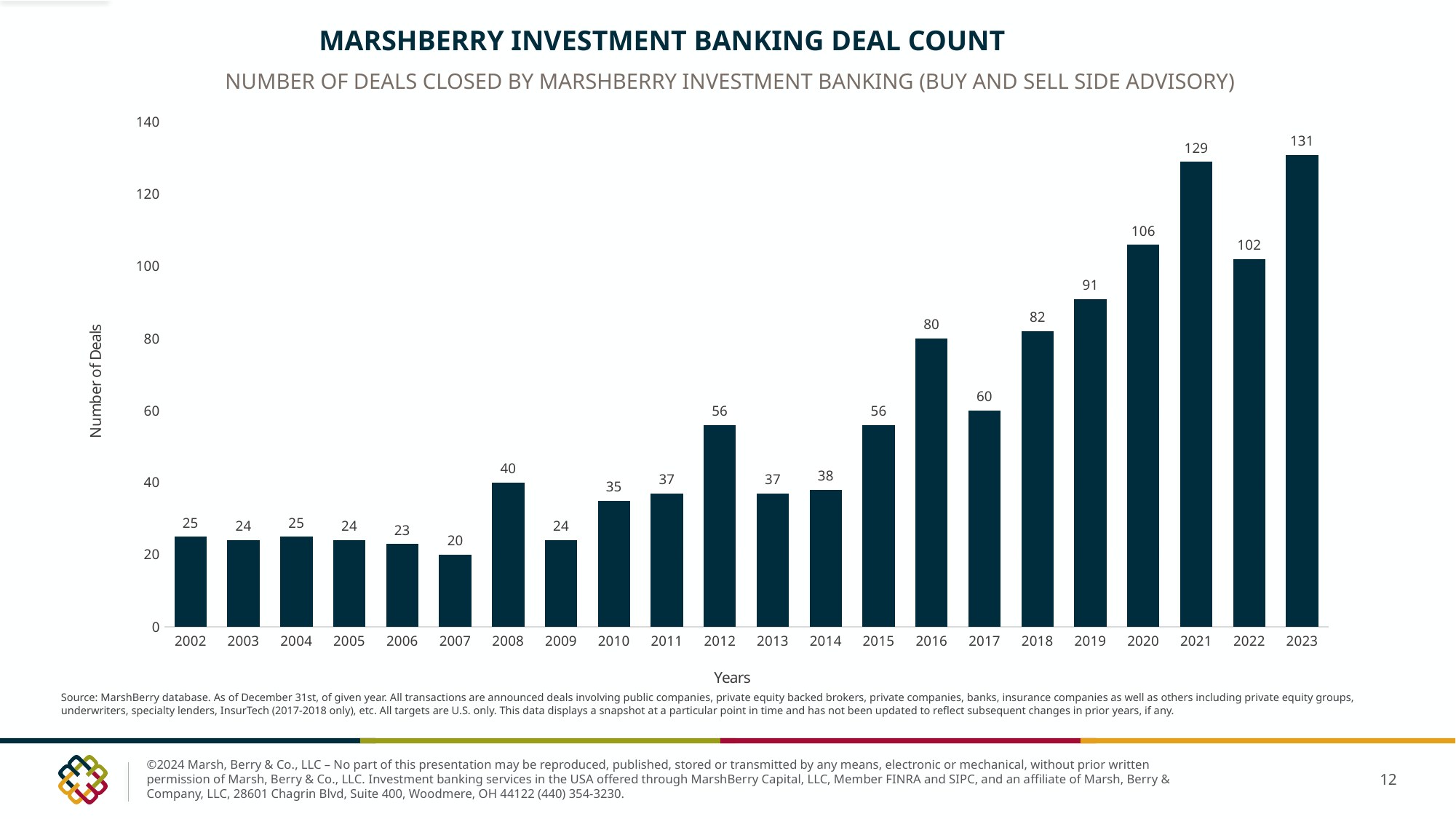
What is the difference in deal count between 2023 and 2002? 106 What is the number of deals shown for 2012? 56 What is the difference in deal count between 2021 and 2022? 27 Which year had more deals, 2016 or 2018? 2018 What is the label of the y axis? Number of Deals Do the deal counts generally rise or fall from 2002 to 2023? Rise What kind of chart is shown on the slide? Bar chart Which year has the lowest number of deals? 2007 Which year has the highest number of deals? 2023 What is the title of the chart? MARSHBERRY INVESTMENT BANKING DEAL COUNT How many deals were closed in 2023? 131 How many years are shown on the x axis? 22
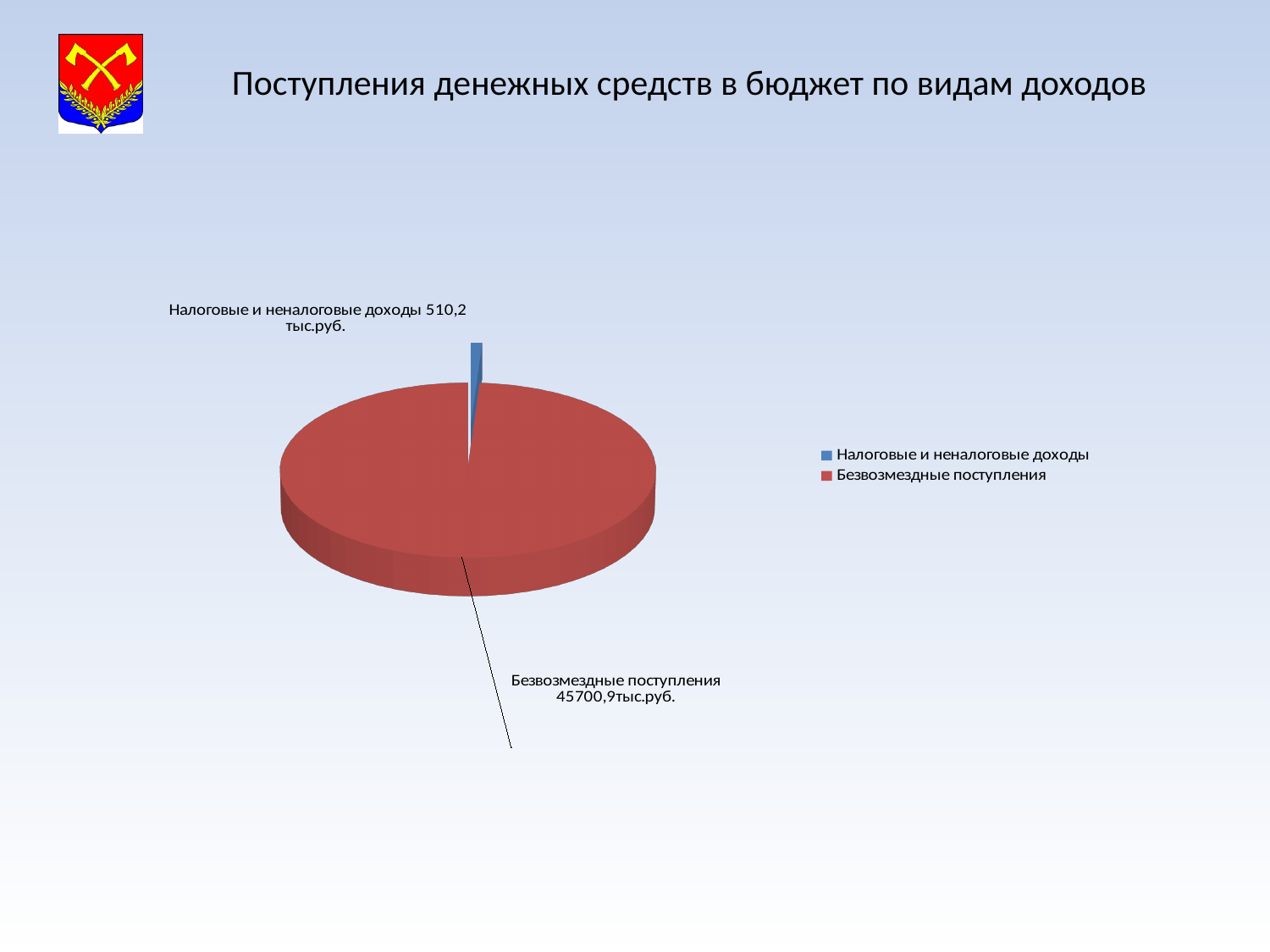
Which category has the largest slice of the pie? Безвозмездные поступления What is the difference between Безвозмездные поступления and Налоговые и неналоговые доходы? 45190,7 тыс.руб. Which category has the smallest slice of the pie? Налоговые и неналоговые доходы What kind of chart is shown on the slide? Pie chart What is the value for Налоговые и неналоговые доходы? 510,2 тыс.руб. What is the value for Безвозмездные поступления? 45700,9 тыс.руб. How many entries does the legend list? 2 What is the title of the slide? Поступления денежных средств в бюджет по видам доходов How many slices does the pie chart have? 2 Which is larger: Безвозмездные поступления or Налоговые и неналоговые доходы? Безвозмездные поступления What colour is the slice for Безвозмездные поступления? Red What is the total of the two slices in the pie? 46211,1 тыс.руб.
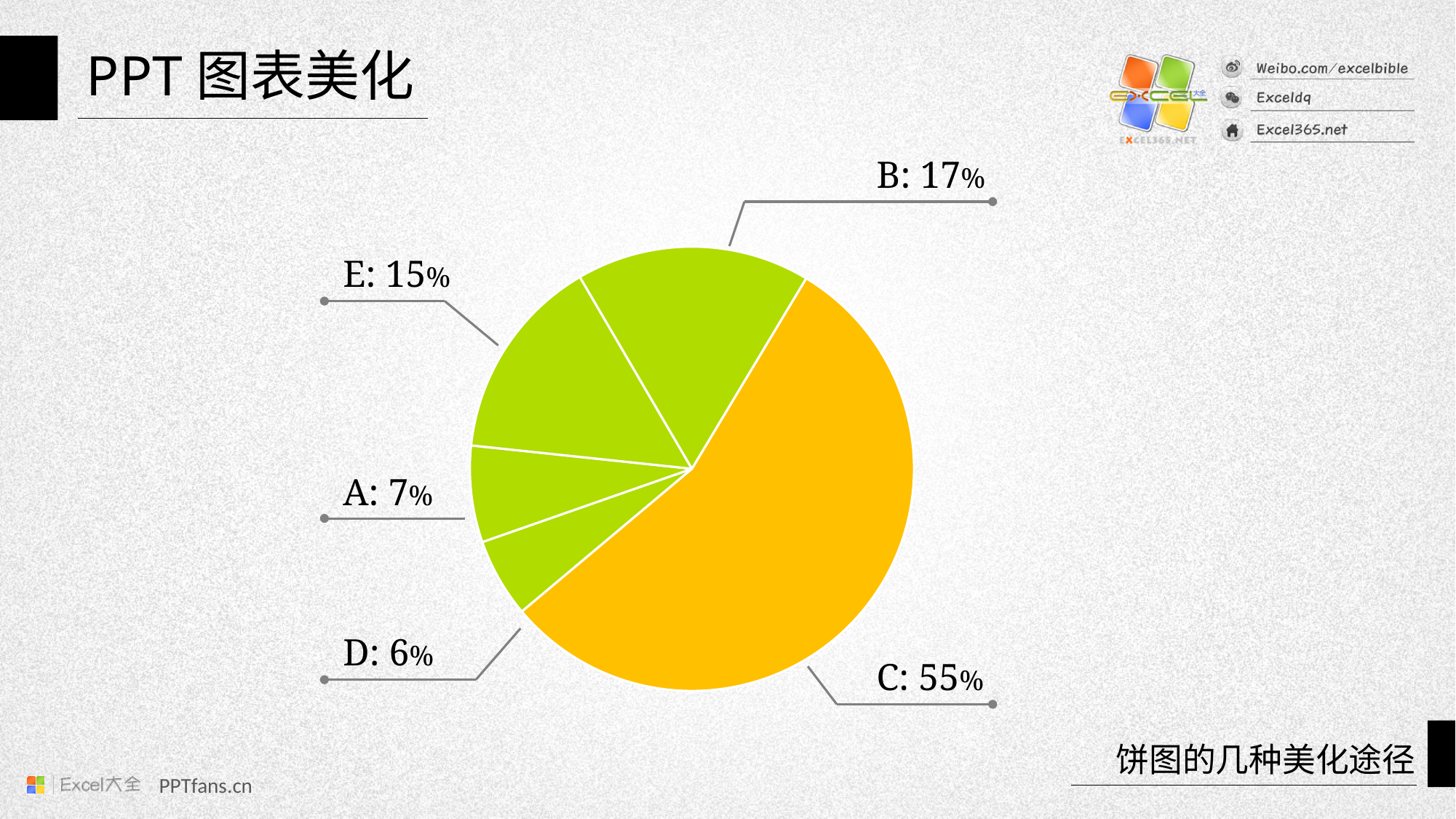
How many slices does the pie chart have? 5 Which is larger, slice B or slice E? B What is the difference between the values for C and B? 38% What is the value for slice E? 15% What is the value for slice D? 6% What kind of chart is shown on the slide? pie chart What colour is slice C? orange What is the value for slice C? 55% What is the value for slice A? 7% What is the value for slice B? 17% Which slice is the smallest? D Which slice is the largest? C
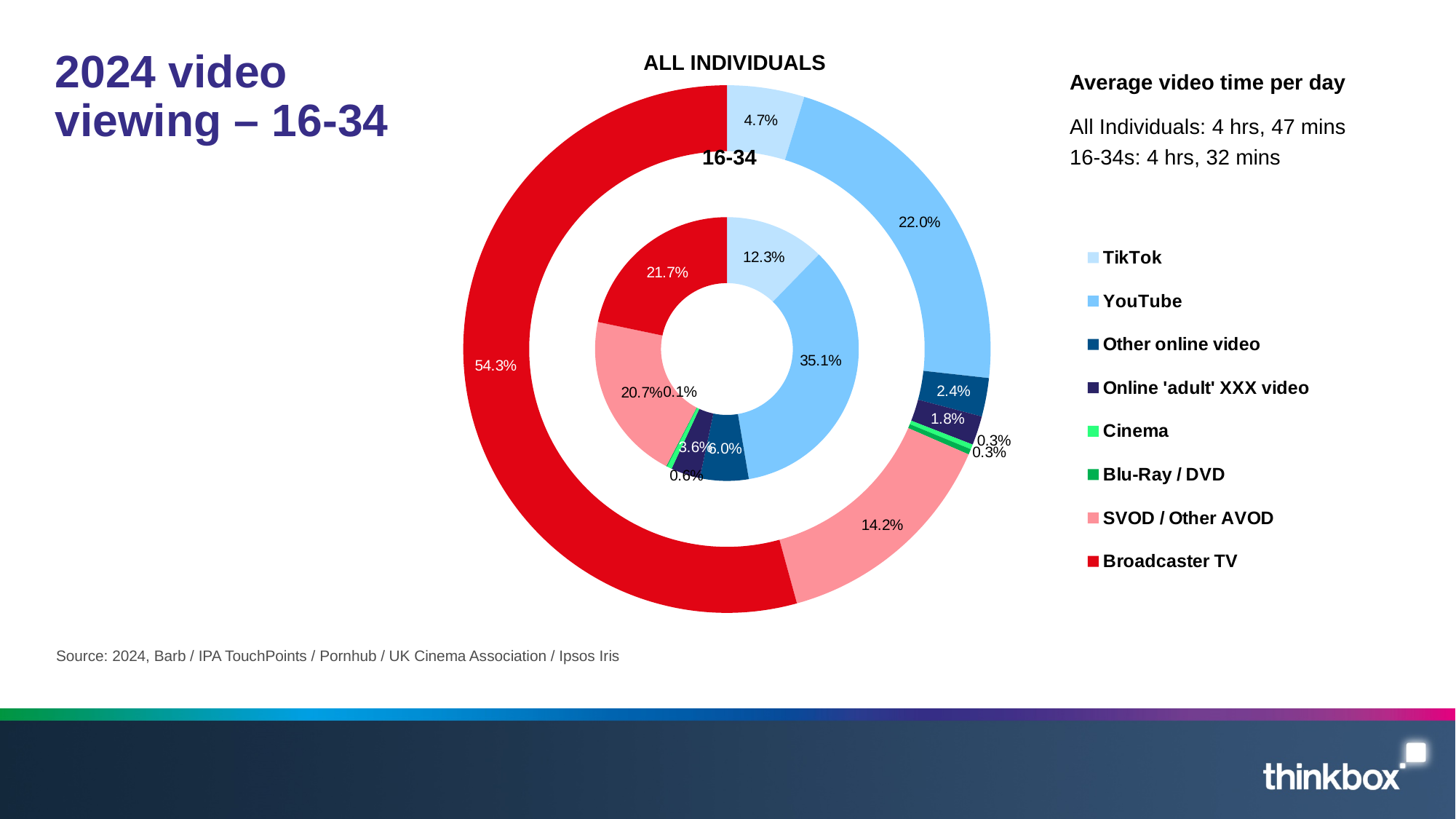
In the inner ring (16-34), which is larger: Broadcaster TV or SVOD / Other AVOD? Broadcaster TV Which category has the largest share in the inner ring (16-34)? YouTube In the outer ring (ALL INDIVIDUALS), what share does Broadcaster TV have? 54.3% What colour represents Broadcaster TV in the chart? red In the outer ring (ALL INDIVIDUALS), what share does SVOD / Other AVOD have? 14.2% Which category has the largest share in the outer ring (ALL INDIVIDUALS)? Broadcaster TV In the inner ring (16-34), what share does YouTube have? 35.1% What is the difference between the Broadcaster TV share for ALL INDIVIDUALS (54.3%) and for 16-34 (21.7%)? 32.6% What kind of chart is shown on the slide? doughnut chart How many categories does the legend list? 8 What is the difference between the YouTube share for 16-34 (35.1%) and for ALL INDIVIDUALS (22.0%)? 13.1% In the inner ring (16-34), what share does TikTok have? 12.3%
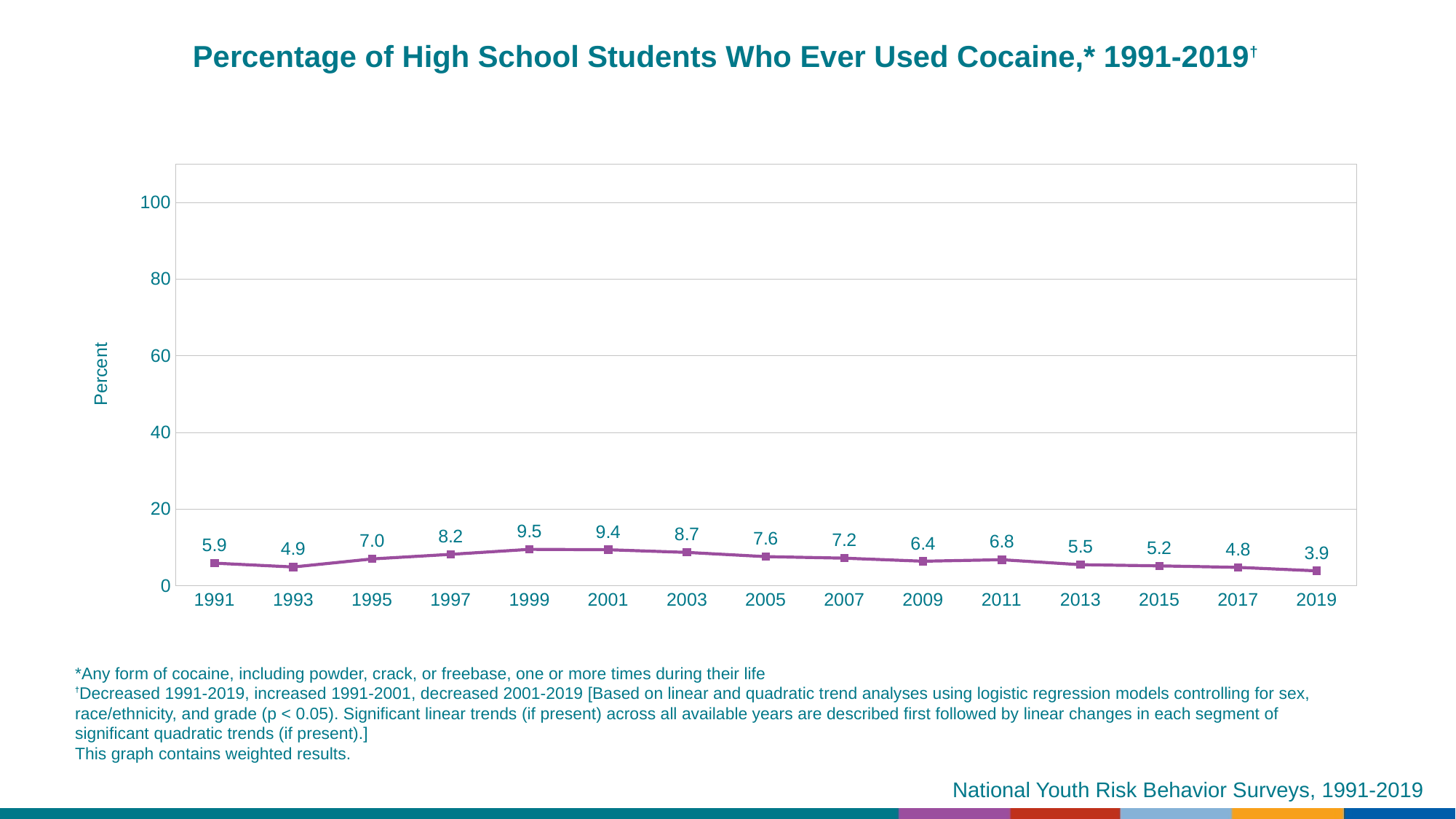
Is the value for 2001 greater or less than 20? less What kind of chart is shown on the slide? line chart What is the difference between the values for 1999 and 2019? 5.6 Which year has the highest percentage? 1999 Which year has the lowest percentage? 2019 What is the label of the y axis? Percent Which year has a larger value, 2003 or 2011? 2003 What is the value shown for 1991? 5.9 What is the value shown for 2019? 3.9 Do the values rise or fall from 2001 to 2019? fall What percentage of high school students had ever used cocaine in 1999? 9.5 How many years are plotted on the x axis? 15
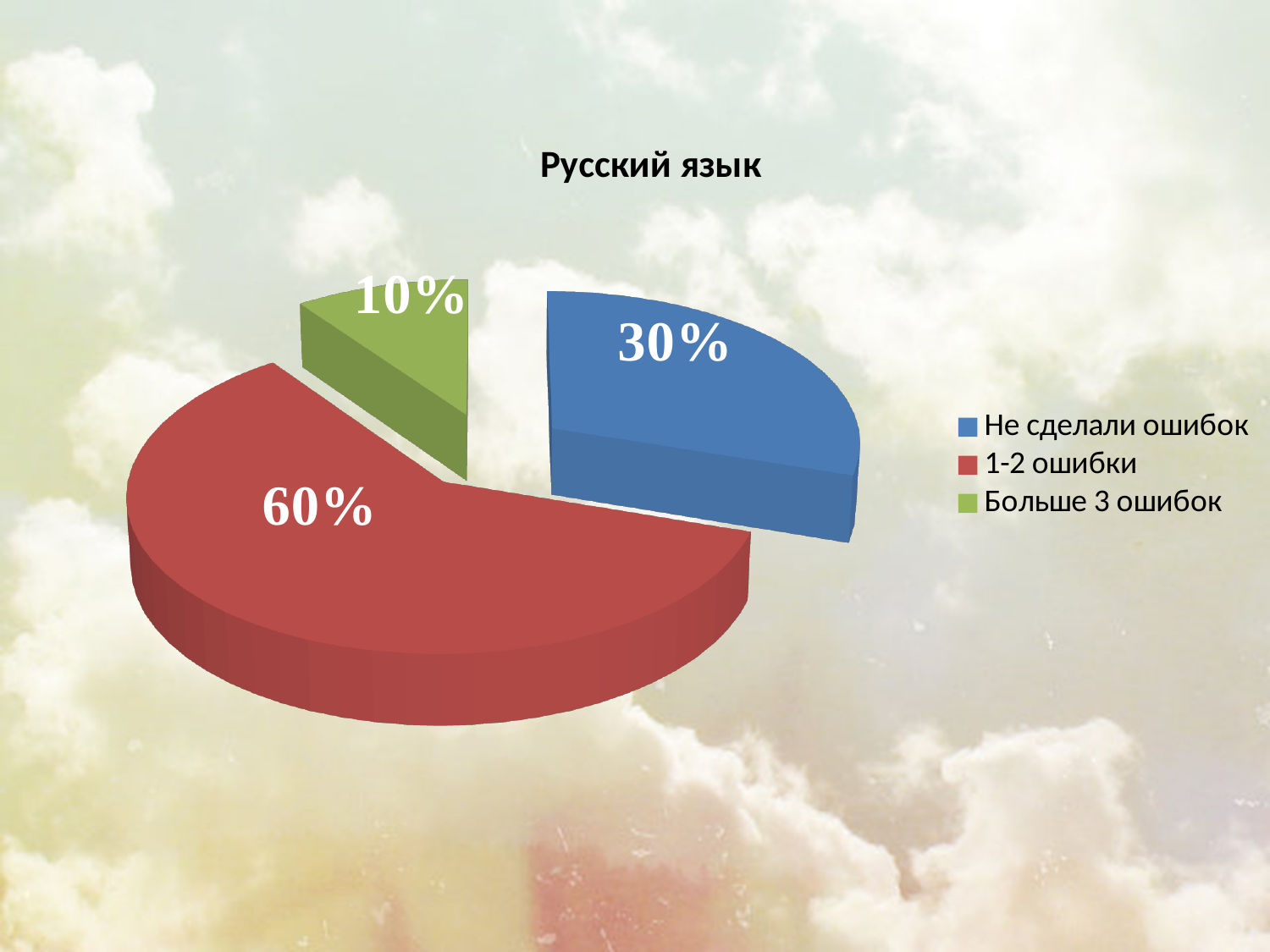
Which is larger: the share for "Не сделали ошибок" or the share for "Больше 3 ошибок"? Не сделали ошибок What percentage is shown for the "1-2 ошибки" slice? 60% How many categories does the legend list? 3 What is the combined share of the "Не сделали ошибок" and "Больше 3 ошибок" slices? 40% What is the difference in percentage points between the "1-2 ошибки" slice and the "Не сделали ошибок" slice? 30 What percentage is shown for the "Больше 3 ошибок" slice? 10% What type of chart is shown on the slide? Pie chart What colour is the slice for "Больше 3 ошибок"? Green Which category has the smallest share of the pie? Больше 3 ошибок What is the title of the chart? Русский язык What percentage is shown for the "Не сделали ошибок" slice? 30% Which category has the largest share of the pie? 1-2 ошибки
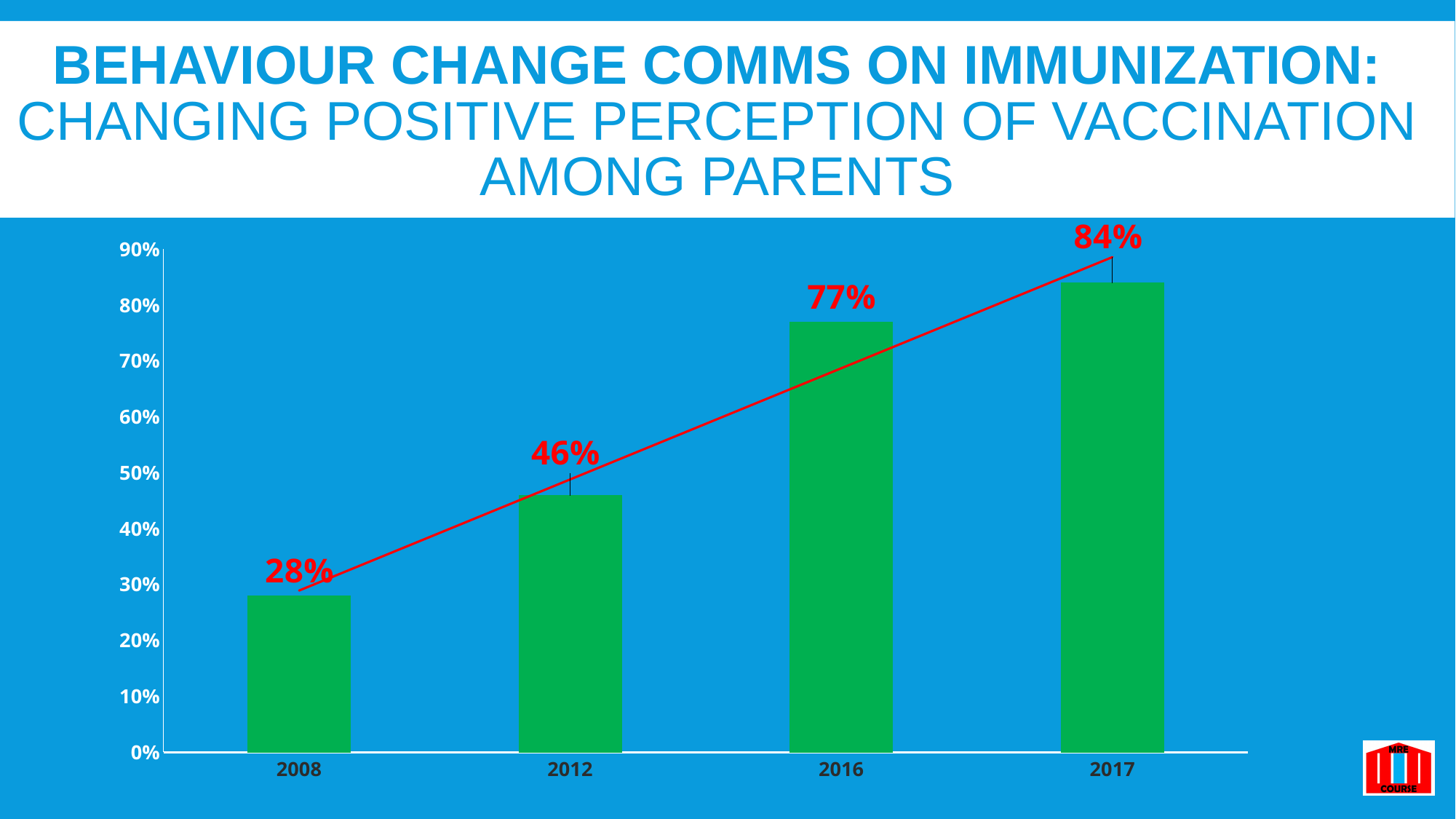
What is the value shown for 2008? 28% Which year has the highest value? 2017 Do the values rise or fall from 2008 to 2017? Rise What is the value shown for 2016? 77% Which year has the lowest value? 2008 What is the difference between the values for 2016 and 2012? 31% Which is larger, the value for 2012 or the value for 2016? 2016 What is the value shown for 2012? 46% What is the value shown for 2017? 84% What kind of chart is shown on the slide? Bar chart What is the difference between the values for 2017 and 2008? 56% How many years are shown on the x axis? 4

•••

| What you need to do |
Echo back everything in the listing from the line containing "How many slices does the pie chart have? 5" down to the line containing "In the inner ring (16-34), which", and leave the pictures out of your answer.

| Output for this task |
How many slices does the pie chart have? 5 Which is larger, slice B or slice E? B What is the difference between the values for C and B? 38% What is the value for slice E? 15% What is the value for slice D? 6% What kind of chart is shown on the slide? pie chart What colour is slice C? orange What is the value for slice C? 55% What is the value for slice A? 7% What is the value for slice B? 17% Which slice is the smallest? D Which slice is the largest? C
In the inner ring (16-34), which is larger: Broadcaster TV or SVOD / Other AVOD? Broadcaster TV Which category has the largest share in the inner ring (16-34)? YouTube In the outer ring (ALL INDIVIDUALS), what share does Broadcaster TV have? 54.3% What colour represents Broadcaster TV in the chart? red In the outer ring (ALL INDIVIDUALS), what share does SVOD / Other AVOD have? 14.2% Which category has the largest share in the outer ring (ALL INDIVIDUALS)? Broadcaster TV In the inner ring (16-34), what share does YouTube have? 35.1% What is the difference between the Broadcaster TV share for ALL INDIVIDUALS (54.3%) and for 16-34 (21.7%)? 32.6% What kind of chart is shown on the slide? doughnut chart How many categories does the legend list? 8 What is the difference between the YouTube share for 16-34 (35.1%) and for ALL INDIVIDUALS (22.0%)? 13.1% In the inner ring (16-34), what share does TikTok have? 12.3%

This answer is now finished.